_TASK PROMPT_
Copy out each of the entries below word for word, leaving out the pictures.

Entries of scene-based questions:
┏━━
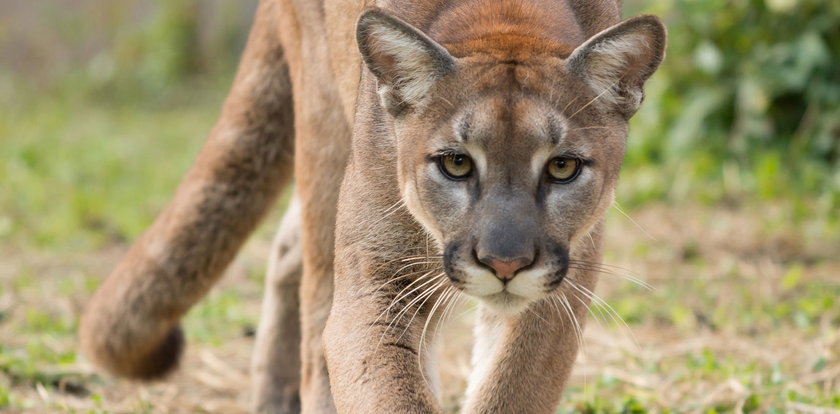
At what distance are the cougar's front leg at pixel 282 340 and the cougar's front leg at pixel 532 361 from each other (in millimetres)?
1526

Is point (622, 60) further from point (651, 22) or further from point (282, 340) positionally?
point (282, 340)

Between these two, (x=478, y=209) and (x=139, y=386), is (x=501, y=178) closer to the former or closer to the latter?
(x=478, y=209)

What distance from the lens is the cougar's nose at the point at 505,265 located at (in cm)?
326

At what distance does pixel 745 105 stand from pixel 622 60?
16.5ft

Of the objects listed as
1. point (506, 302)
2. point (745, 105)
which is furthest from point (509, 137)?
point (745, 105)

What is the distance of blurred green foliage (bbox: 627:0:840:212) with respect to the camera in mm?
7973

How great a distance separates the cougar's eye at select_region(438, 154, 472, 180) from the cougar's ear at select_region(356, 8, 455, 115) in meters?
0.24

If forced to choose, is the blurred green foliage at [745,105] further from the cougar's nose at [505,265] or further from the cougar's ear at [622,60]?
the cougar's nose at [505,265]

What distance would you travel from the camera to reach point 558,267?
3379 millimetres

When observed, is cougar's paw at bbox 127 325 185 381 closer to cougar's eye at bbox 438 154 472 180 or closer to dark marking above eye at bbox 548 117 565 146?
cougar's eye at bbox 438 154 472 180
┗━━
_COMPLETED EXERCISE_
At what distance are the cougar's front leg at pixel 282 340 and the cougar's front leg at pixel 532 361 from each other (in millimetres)?
1526

Is point (622, 60) further from point (651, 22) or further from point (282, 340) positionally?
point (282, 340)

Between these two, (x=478, y=209) and (x=139, y=386), is (x=501, y=178) closer to the former or closer to the latter?
(x=478, y=209)

What distance from the lens is the cougar's nose at the point at 505,265 located at (in cm)?
326

At what distance does pixel 745 105 stand from pixel 622 60?
16.5ft

Of the objects listed as
1. point (506, 302)
2. point (745, 105)
which is furthest from point (509, 137)?
point (745, 105)

What is the distance of blurred green foliage (bbox: 627:0:840:212) with respect to the camera in mm?
7973

How great a distance separates the cougar's eye at select_region(438, 154, 472, 180) from the cougar's ear at select_region(356, 8, 455, 115) in meters?
0.24

If forced to choose, is the blurred green foliage at [745,105] further from the cougar's nose at [505,265] or further from the cougar's ear at [622,60]?
the cougar's nose at [505,265]

What distance would you travel from the camera to reach point 558,267?
3379 millimetres

When observed, is cougar's paw at bbox 127 325 185 381 closer to cougar's eye at bbox 438 154 472 180 or closer to dark marking above eye at bbox 548 117 565 146?
cougar's eye at bbox 438 154 472 180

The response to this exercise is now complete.